In questi giorni ho letto leggo, con poca capacità di comprensione, devo confessare, pindarici paragoni su Messi e Maradona. Ed ora tra Pelè (recentemente scomparso) e lo stesso Diego Armando Internazionale.
Trovo le questioni veramente illogiche e fuori da ogni criterio sportivo. Ciò non di meno, mi fornisce lo spunto per alcune riflessioni a bassa voce nel merito.
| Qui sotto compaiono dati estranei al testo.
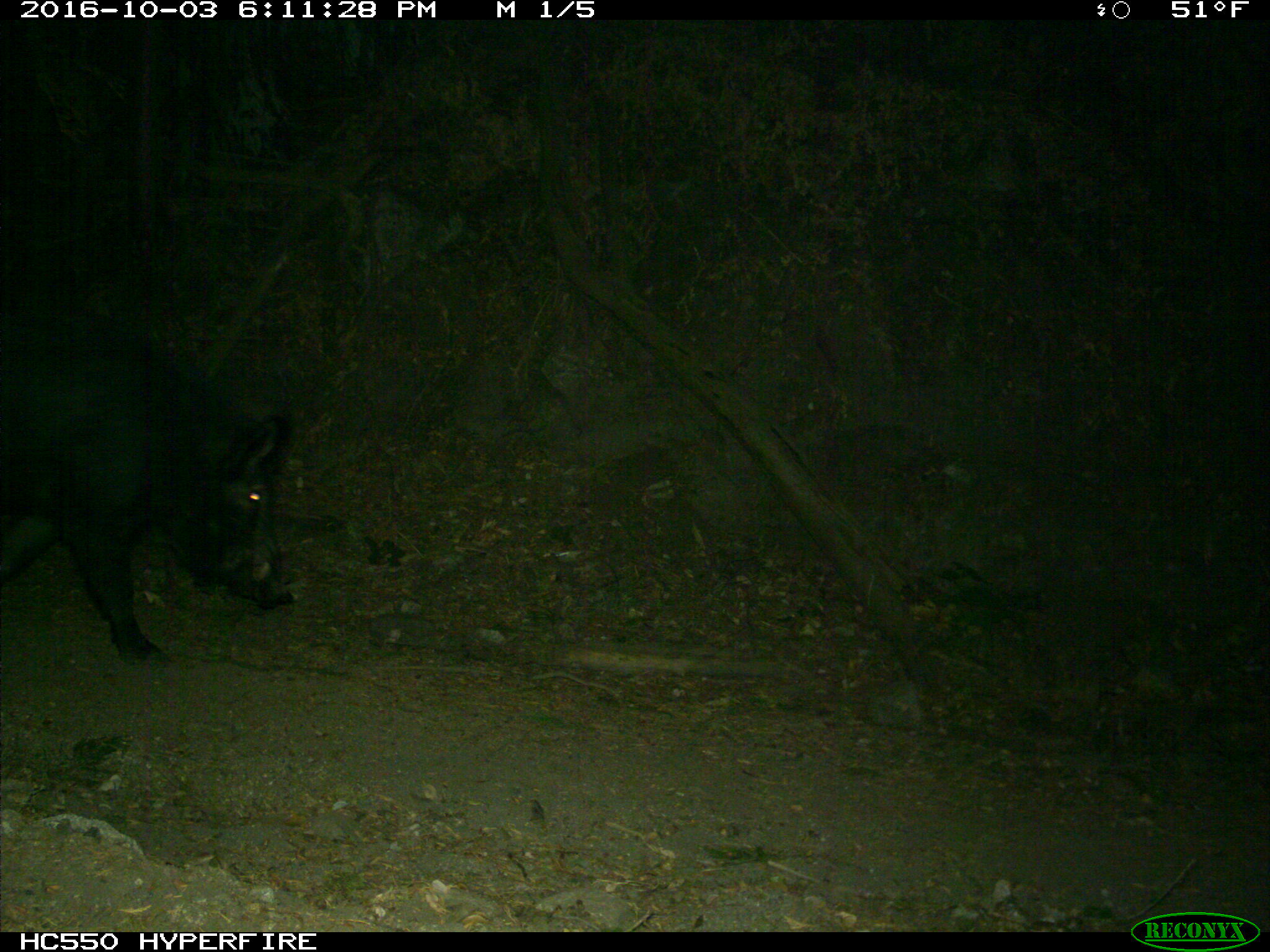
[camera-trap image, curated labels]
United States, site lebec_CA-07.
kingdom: Animalia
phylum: Chordata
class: Mammalia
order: Artiodactyla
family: Suidae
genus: Sus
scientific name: Sus scrofa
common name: wild boar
Sus scrofa (wild boar).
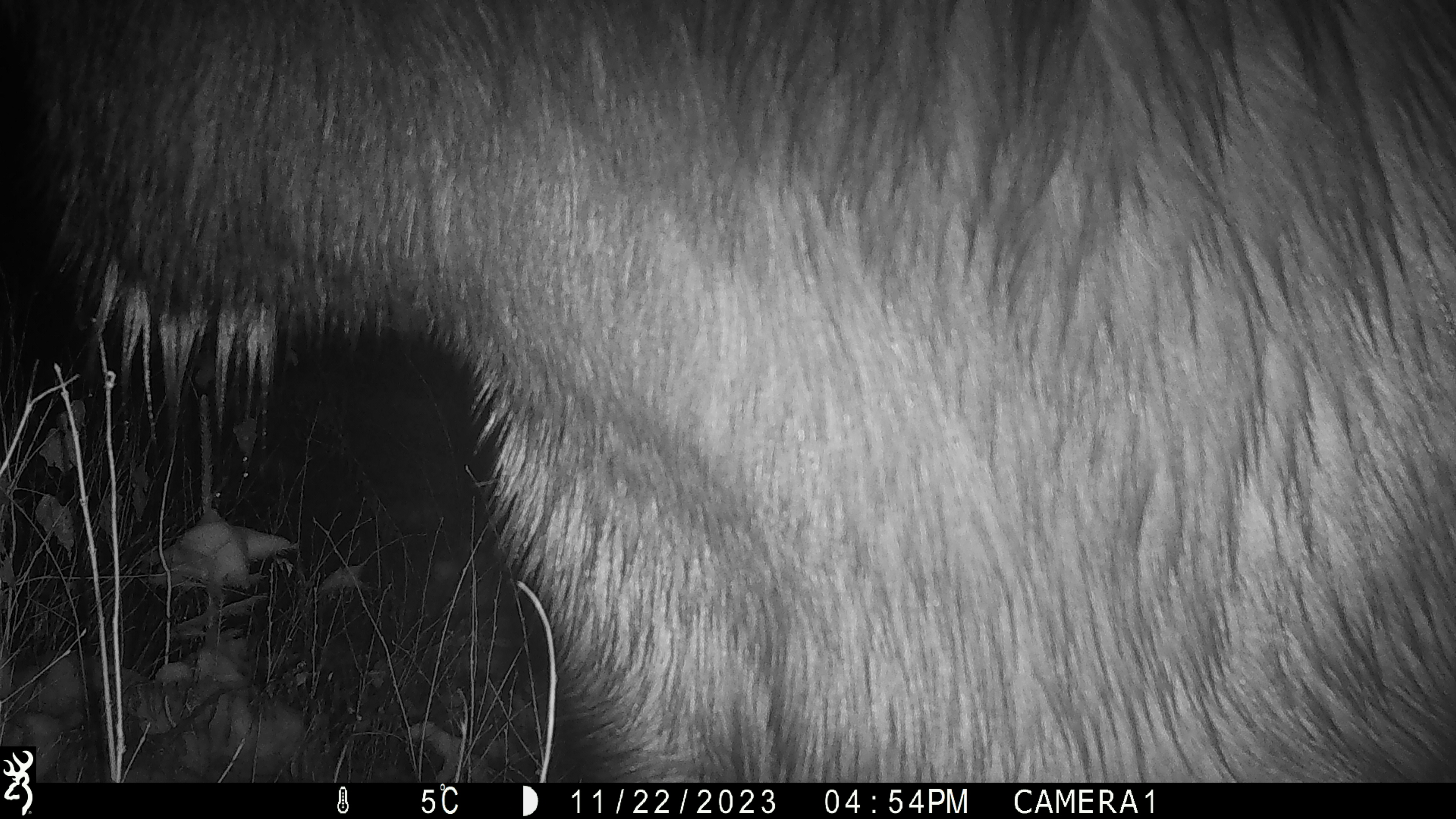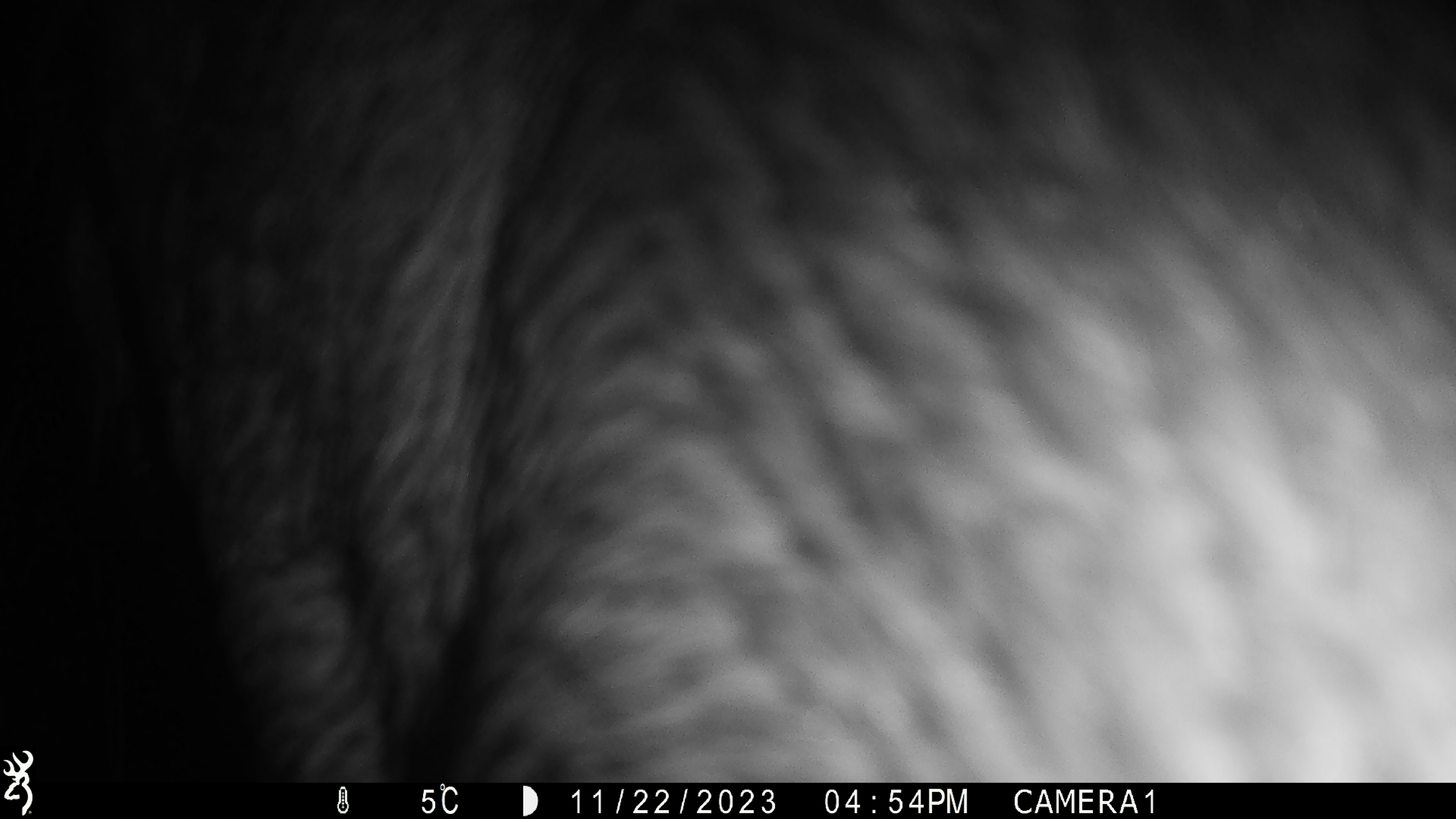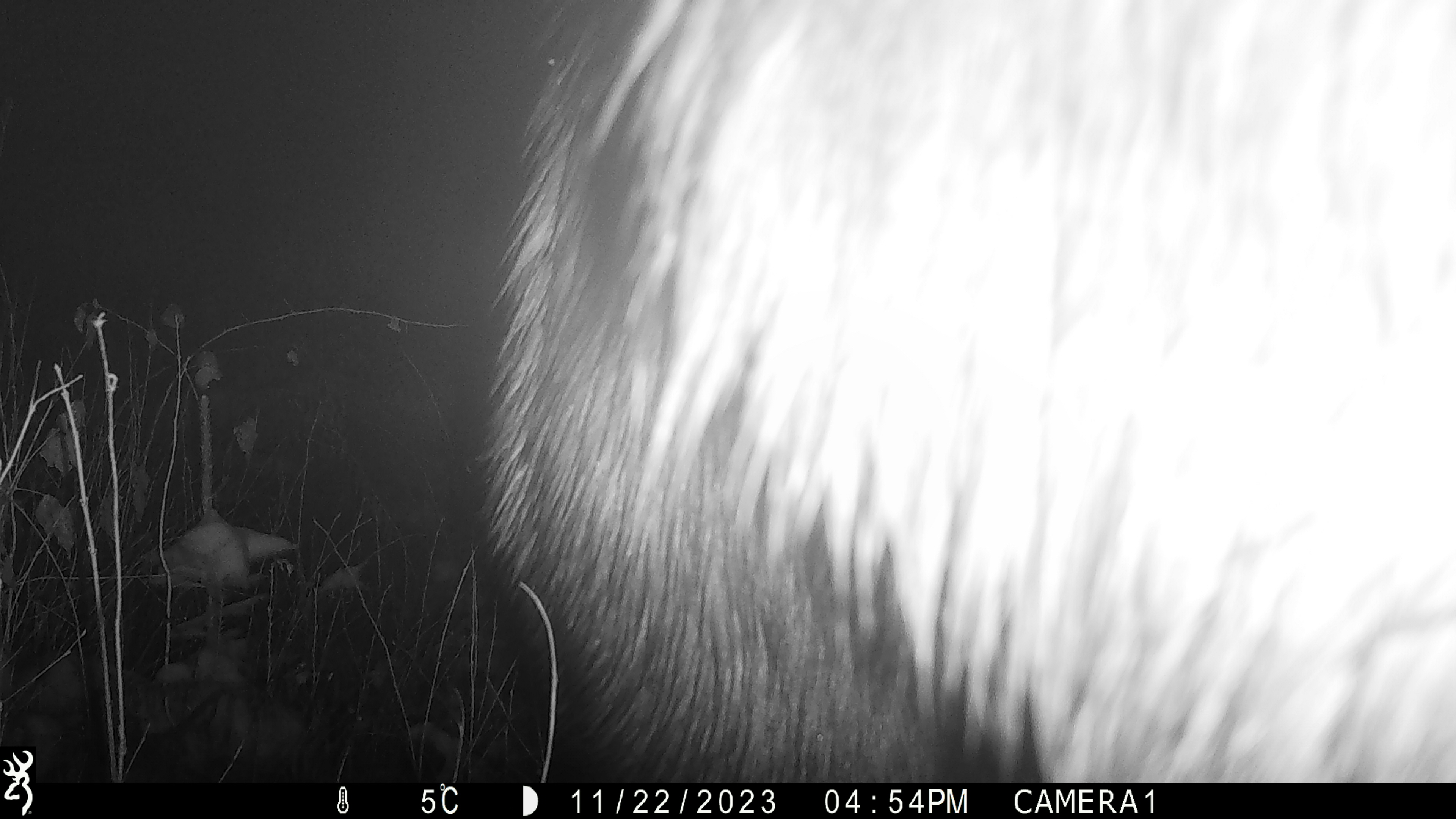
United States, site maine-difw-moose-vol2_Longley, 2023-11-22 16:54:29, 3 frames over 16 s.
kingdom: Animalia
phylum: Chordata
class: Mammalia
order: Artiodactyla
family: Cervidae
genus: Alces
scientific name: Alces alces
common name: moose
Premetto che chiunque pensasse, nell’ automobilismo, di voler paragonare Manuel Fangio a Michael Schumacher, oppure Ayrton Senna a Max Verstappen, si prenderebbe una bella risata in faccia da un esperto di Formula 1. Ma è lo stesso voler paragonare grandissimi fuoriclasse, ciascuno figlio del proprio tempo, inutile ed irriguardoso nei confronti di ciascuno di essi.
Lo sport per come lo intendo, non è solo il raggiungimento di altissimi traguardi, pur necessari per la sua stessa esistenza, ma anche, e soprattutto, il faro cui tendere e fare riferimento rispetto al movimento di migliaia e migliaia di giovani praticanti, i quali attraverso un’attenta e scrupolosa osservanza di regole e discipline, si preoccupano di migliorare le proprie prestazioni individuali, con spirito emulativo dei propri beniamini.
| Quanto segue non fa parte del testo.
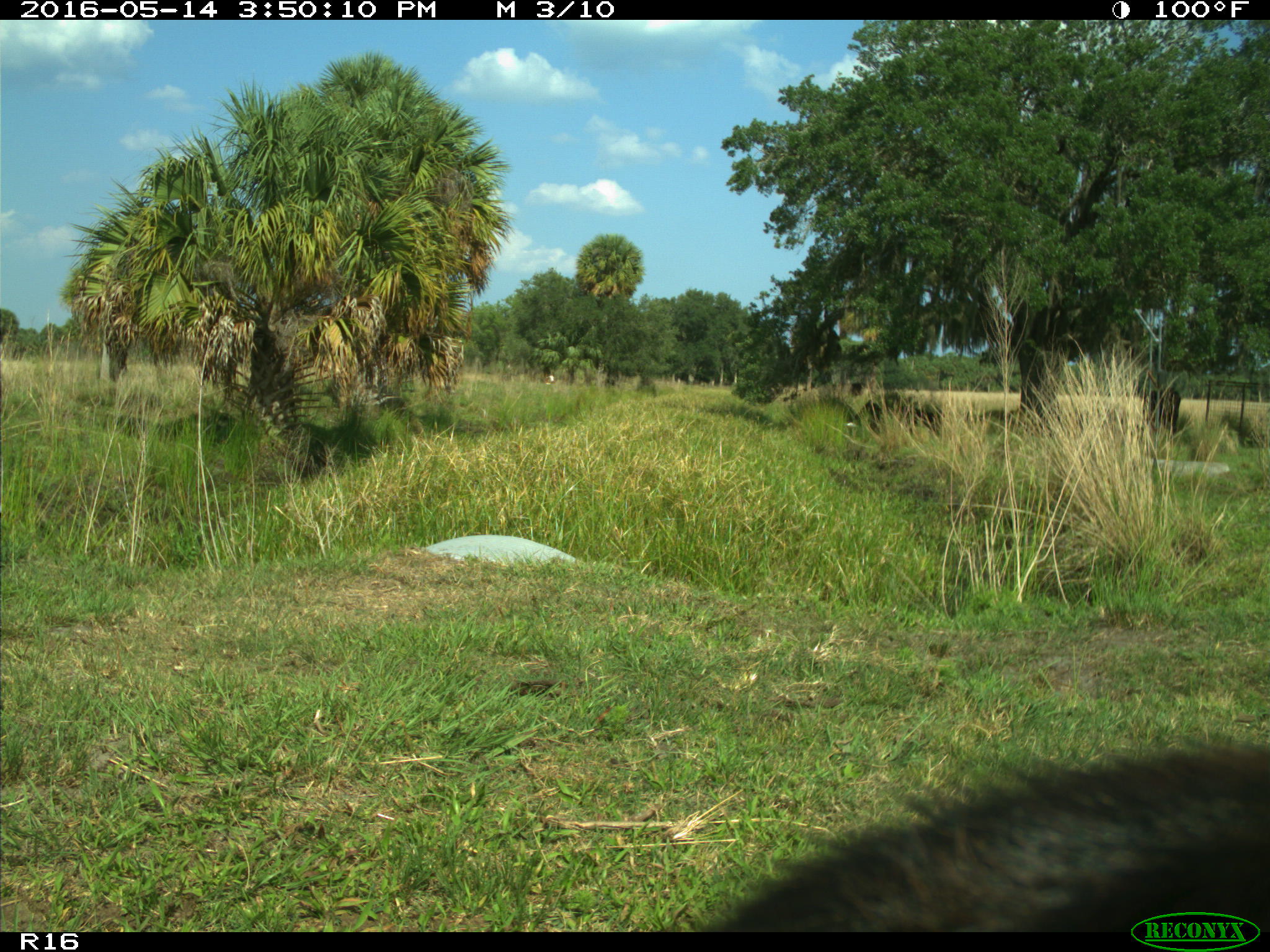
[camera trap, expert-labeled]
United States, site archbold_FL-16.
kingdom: Animalia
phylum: Chordata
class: Mammalia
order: Artiodactyla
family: Bovidae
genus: Bos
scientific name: Bos taurus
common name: domestic cow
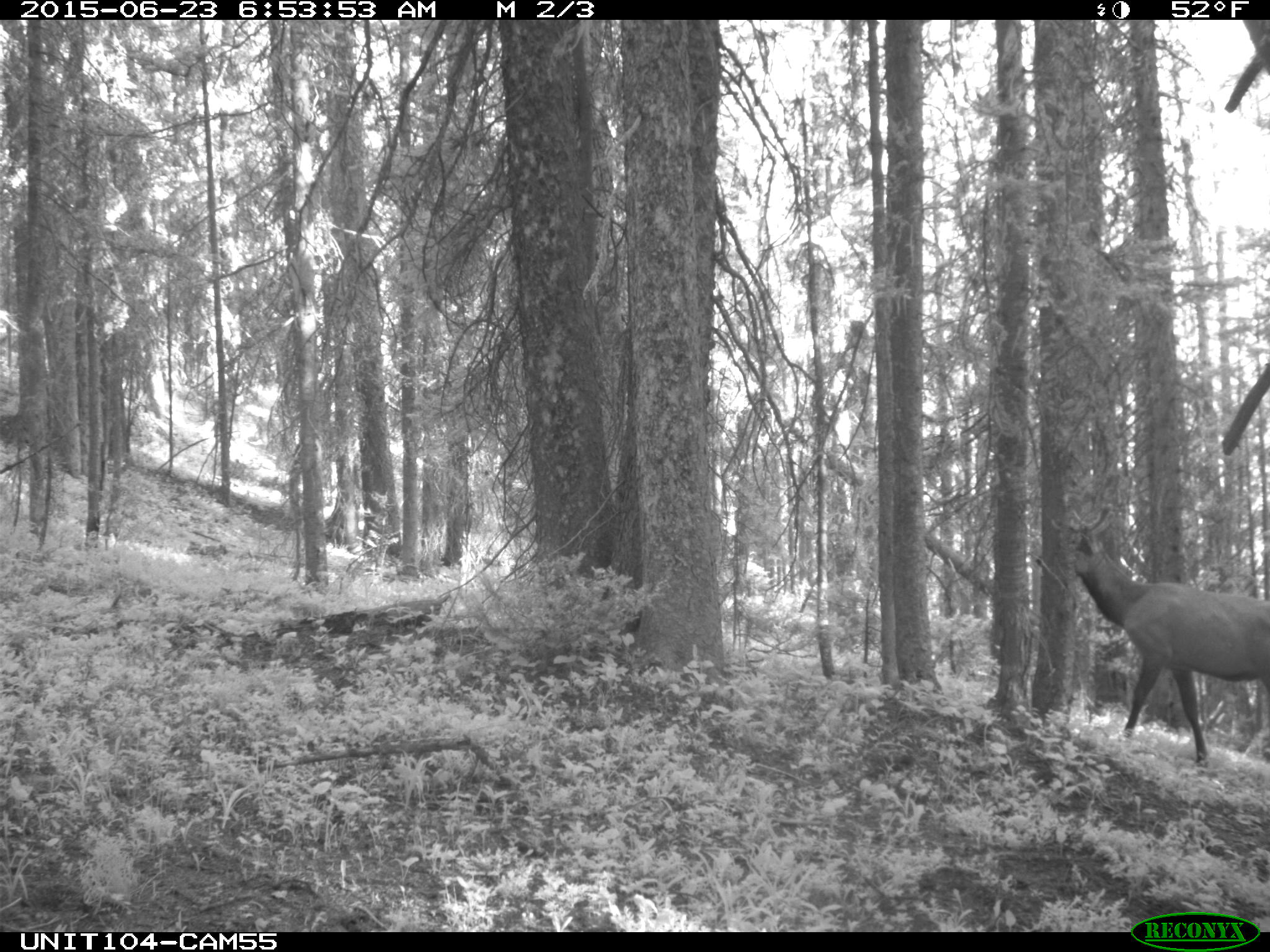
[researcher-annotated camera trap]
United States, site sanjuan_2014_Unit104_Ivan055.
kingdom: Animalia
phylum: Chordata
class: Mammalia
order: Artiodactyla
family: Cervidae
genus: Cervus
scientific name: Cervus elaphus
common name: red deer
In quest’ottica, il campione, ieri come oggi, è un vero e proprio testimonial del giusto del bello e dell’imitabile.
Pertanto, come atleta prima e come dirigente sportivo ora, azzardo che il campione, per non parlare del fuoriclasse, ha un doppio onere da sopportare sulle proprie spalle per tutta la vita: prima il mantenimento delle proprie performances durante l’attività agonistica, e poi, fuori dal campo, dalla piscina, dalla pista, il mantenimento costante di regole comportamentali che lo continuino a far brillare come esempio positivo tra i tanti.
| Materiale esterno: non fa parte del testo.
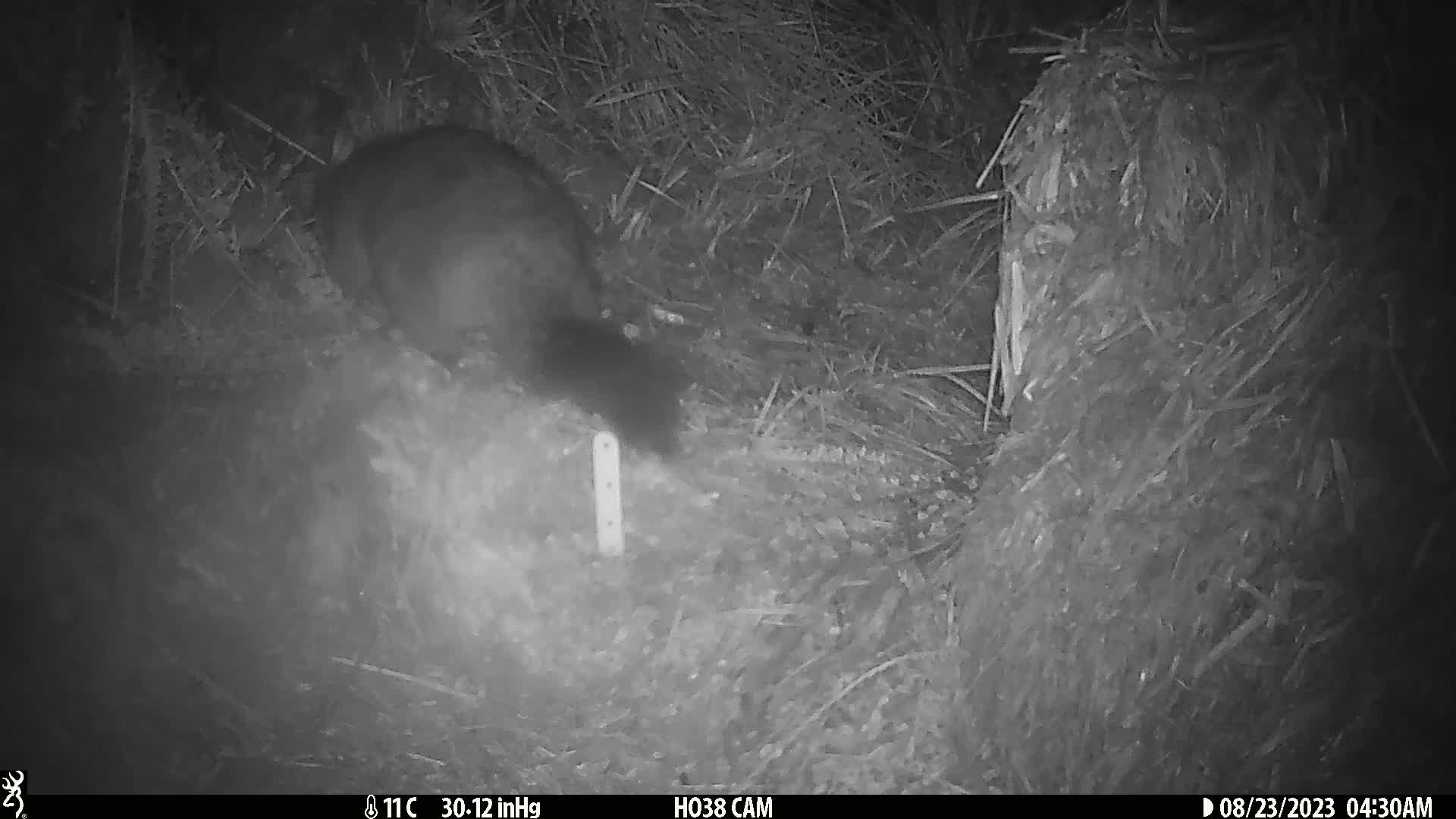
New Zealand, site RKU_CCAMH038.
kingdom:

Come si vede, un impegno gravoso e difficile da seguire, anche perché a volte, e per fortuna solo a volte, il successo corrompe e porta tentazioni alle quali sempre bisognerebbe resistere.
Se volessimo includere nei nostri impossibili ed irreali paragoni anche queste valutazioni, ebbene molti nostri osannati ed ammirati campioni, viaggerebbero nei bassifondi delle classifiche.
Ed allora, molto meglio lasciarli nei nostri magnifici ricordi di bambini, di adolescenti, di adulti, permettendo loro, già consegnati alla storia dello sport in modo imperituro, di continuare a vivere lontano dalle classifiche delle quali non hanno più alcun bisogno.
A noi rimane l’obbligo, in nome di quella memoria, di continuare a formare nuove leve, sia per lo sport che per il futuro della nostra società, in attesa di nuovi campioni.
In uno dei tanti pomeriggi trascorsi nei fine settimana con Fabio Buzzi (mio difficilissimo mentore nell’offshore), mi permisi di dire che quella specifica barca da competizione, da lui realizzata, fosse a mio giudizio la migliore, e ciò sotto lo sguardo severo di Luca Nicolini, che disapprovava per la mia audace quanto inopportuna affermazione. Immediata fu la reazione dell’ingegnere: “No!, come fai a non capire. È quella che sto progettando in questi giorni“.